Wednesday 3 June 2015

1000 Days and Counting

One thousand days sounds like a really long time. It sounds much longer than 2 and a half years. But it's true. I was officially diagnosed with Multiple Sclerosis on September 5, 2012. 
So much in life has changed since that day, I have learned so much about myself, my friends, my family. There is part of me that wishes I could say I haven't changed since that year. When I lived carefree.

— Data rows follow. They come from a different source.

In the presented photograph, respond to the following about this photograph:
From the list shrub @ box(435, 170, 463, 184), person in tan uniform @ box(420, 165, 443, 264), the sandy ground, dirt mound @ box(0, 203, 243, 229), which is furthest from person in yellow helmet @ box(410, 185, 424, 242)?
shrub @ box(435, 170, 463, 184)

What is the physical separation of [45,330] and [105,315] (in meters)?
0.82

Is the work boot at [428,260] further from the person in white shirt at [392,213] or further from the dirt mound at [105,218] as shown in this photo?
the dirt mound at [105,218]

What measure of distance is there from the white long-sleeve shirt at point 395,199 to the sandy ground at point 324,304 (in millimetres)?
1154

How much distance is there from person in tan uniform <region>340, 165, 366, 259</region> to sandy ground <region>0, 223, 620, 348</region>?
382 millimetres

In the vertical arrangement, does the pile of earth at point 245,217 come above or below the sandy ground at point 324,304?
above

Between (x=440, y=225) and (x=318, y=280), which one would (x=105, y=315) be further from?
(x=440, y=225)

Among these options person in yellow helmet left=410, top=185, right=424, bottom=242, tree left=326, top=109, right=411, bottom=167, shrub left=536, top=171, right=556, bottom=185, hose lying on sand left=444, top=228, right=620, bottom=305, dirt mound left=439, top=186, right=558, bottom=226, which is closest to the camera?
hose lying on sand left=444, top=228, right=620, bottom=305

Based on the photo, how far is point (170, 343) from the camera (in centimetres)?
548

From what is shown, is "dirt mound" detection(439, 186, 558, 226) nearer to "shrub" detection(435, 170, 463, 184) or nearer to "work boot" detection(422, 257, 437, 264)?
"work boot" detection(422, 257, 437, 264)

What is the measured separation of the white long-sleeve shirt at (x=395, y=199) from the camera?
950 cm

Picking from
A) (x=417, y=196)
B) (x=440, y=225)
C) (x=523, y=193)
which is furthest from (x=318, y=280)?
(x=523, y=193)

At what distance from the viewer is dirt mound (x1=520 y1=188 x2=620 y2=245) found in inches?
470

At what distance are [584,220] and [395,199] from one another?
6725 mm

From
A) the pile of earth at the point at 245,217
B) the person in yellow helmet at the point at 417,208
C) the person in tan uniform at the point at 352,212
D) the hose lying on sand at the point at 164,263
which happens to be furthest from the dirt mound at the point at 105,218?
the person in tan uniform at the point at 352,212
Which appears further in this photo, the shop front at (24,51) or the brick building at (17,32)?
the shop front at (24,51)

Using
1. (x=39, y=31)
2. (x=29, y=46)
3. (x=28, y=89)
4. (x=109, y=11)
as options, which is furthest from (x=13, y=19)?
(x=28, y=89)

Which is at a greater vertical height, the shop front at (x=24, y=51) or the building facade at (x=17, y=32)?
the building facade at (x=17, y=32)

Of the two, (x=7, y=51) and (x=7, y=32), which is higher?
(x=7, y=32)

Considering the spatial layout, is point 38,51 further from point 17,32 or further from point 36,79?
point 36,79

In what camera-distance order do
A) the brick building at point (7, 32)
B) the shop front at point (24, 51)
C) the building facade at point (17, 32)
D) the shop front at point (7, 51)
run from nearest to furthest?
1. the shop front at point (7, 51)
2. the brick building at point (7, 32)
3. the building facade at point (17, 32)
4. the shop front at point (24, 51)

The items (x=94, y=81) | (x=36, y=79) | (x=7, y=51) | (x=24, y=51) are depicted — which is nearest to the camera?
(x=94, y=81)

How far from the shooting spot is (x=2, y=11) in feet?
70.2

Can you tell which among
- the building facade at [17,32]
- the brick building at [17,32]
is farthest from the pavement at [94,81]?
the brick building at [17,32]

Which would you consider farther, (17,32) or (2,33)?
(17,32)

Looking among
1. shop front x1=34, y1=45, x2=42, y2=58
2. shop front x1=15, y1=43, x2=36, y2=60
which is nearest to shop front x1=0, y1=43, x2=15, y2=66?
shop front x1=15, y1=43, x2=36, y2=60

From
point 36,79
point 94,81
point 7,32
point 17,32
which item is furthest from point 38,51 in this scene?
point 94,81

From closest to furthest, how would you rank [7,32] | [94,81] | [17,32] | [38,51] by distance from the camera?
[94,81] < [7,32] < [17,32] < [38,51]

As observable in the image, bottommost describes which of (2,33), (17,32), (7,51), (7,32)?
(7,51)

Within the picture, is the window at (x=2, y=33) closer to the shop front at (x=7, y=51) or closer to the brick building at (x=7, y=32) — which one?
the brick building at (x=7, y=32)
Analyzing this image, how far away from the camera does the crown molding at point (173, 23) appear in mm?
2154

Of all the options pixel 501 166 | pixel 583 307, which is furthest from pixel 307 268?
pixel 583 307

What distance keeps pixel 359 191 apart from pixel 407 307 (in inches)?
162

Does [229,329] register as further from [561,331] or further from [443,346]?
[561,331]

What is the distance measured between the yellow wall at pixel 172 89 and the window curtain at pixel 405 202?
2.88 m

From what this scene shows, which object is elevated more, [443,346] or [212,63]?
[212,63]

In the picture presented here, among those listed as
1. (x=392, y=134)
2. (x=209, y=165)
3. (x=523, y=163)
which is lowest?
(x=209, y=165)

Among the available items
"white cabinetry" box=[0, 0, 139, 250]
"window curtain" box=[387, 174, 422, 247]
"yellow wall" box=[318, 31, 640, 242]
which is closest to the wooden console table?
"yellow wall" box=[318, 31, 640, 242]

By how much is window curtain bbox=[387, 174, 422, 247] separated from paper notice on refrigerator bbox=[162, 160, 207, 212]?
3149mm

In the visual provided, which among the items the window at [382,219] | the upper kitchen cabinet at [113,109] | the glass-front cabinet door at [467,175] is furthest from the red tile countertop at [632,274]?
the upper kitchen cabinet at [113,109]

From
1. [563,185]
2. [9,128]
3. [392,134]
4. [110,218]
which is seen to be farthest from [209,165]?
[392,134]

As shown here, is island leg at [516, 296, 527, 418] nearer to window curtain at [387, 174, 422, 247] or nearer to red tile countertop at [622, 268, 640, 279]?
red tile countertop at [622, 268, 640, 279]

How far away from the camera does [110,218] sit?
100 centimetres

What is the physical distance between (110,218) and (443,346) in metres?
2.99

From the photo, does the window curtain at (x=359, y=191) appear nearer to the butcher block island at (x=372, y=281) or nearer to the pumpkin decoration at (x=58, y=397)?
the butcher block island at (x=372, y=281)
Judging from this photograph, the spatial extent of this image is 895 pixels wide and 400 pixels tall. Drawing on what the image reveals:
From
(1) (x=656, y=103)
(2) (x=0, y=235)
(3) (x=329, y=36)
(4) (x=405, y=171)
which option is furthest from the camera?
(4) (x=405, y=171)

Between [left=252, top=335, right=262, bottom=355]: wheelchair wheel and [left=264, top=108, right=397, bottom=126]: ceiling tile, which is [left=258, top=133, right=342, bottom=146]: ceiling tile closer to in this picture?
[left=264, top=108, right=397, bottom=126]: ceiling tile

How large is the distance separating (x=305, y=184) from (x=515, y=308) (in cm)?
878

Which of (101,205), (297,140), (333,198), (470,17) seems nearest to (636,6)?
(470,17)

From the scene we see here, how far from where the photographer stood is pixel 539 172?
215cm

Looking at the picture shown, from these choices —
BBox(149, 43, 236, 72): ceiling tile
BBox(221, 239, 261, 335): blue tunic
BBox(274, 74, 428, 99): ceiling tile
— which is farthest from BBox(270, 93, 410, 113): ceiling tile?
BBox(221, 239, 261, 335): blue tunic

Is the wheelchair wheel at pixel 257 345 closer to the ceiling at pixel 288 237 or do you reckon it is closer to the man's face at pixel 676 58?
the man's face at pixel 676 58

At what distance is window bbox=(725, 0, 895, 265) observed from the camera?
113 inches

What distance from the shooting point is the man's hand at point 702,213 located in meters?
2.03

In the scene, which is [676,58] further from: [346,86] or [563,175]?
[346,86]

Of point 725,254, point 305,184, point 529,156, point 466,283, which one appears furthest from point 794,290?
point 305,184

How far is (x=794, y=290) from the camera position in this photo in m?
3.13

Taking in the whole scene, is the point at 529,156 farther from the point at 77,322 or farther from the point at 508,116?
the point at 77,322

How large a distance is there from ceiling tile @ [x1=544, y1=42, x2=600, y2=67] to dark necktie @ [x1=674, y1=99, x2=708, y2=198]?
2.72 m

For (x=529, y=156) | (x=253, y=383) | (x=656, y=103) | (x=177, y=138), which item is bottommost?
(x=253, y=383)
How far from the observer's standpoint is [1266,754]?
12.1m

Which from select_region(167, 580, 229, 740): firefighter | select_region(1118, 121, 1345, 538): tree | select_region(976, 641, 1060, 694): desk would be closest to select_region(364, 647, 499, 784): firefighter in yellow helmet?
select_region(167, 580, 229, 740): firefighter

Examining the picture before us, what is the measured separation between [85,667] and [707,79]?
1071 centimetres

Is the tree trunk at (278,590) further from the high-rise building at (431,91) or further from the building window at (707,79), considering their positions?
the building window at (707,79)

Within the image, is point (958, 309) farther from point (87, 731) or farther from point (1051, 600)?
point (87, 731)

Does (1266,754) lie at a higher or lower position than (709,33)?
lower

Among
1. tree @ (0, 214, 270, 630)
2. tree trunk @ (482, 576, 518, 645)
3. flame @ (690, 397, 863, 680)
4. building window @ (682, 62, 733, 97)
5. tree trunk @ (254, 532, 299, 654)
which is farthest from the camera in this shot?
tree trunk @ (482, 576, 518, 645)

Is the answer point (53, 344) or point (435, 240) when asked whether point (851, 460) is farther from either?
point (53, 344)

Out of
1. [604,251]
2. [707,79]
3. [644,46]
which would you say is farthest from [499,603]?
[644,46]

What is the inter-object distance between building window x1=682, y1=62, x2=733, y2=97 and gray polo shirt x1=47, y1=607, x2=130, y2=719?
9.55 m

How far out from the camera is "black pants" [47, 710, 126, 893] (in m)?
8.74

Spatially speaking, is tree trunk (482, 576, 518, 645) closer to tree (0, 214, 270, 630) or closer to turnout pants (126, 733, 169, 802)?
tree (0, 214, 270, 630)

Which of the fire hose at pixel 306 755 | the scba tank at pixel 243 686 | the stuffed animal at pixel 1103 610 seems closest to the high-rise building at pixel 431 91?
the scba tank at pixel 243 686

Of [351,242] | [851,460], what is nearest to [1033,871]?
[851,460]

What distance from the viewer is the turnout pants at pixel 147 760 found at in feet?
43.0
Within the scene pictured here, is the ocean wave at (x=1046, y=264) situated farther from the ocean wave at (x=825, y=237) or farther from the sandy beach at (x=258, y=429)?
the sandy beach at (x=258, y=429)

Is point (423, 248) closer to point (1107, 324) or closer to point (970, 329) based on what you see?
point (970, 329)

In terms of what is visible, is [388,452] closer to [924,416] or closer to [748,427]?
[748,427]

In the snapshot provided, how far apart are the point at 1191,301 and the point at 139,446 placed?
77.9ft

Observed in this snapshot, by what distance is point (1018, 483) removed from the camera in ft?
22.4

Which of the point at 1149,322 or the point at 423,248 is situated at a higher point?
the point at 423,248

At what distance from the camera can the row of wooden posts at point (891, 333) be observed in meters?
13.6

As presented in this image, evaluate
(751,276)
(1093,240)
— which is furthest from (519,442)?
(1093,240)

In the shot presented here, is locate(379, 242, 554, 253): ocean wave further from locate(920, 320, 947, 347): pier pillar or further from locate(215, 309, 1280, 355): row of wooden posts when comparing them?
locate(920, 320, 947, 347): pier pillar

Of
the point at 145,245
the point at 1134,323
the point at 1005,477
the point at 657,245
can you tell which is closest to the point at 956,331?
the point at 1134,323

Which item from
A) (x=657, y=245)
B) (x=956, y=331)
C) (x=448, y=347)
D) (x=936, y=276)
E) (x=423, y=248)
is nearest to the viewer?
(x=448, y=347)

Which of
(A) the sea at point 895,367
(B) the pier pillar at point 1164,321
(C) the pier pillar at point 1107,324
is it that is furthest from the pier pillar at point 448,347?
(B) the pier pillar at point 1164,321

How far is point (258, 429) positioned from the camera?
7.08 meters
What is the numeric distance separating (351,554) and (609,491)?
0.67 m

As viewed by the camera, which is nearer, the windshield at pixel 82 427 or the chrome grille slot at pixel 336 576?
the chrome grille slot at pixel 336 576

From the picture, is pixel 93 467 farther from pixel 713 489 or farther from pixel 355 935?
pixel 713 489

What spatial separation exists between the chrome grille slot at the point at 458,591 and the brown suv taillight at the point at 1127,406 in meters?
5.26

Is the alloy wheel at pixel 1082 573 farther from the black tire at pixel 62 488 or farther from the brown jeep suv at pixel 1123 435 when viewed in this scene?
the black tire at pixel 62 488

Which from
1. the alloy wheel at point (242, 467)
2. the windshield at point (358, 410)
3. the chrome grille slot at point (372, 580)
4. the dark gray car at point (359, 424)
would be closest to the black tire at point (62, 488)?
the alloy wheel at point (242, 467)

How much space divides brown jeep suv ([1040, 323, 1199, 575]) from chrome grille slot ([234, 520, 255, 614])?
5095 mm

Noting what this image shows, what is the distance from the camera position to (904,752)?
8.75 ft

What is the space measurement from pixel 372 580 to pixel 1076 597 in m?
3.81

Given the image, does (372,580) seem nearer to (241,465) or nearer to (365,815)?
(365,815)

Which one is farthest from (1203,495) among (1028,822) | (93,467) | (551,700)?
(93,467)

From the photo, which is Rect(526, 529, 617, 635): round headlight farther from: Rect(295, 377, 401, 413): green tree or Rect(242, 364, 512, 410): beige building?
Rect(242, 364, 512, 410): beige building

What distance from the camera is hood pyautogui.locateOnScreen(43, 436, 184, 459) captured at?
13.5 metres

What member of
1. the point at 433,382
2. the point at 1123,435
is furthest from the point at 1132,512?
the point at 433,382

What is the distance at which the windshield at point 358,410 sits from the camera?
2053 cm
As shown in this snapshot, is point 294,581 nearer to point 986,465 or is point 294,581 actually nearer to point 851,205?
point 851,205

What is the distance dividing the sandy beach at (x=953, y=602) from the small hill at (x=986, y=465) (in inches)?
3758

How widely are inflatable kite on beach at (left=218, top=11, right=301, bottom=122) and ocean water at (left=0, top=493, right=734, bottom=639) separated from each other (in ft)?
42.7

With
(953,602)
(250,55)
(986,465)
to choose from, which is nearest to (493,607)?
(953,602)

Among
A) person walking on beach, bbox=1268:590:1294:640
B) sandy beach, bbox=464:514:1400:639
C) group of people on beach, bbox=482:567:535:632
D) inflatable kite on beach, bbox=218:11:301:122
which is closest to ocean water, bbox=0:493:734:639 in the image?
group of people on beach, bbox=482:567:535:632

Didn't have to think about how one evenings decision could affect my life 3 days from now. I wish I didn't struggle to stay awake past 7pm on a regular basis. I wish I didn't feel like the flakier friend on the planet when it comes to making plans with me that don't coincide with my energy levels. 
I wish I could say that my life hasn't changed much since then, but it has. Inside and out. I've become so much more aware of my decisions in life, who I choose to spend time with, what I do for fun, work or relaxation. 

This week I've been at UBC hospital for the past 3 days getting an unroutine dose of steroids. They are not as glamorous as they seem. But they tend to do the trick when it comes to giving me back some energy. I would say major days I function at about 60%. But with them I come up to about 90% normal energy level. 

I also have a HUGE test next week that I am mildly freaking out about. This is one of the most important tests I will ever write. So I would love your help, and prayer. I have failed my fair share of tests in the past. And not that failing this one would be the end of the world. But I would really not like to cross that bridge. So... I write my exam June 10.

1. Energy
2. Focus to study the last bit of material for my exam 
3 CONFIDENCE 
4. Good sleep before the test 
5. I would be able to read and understand the questions to the best of my ability 

Thank you for taking the time to read and pray for me as I come closer to writing this exam!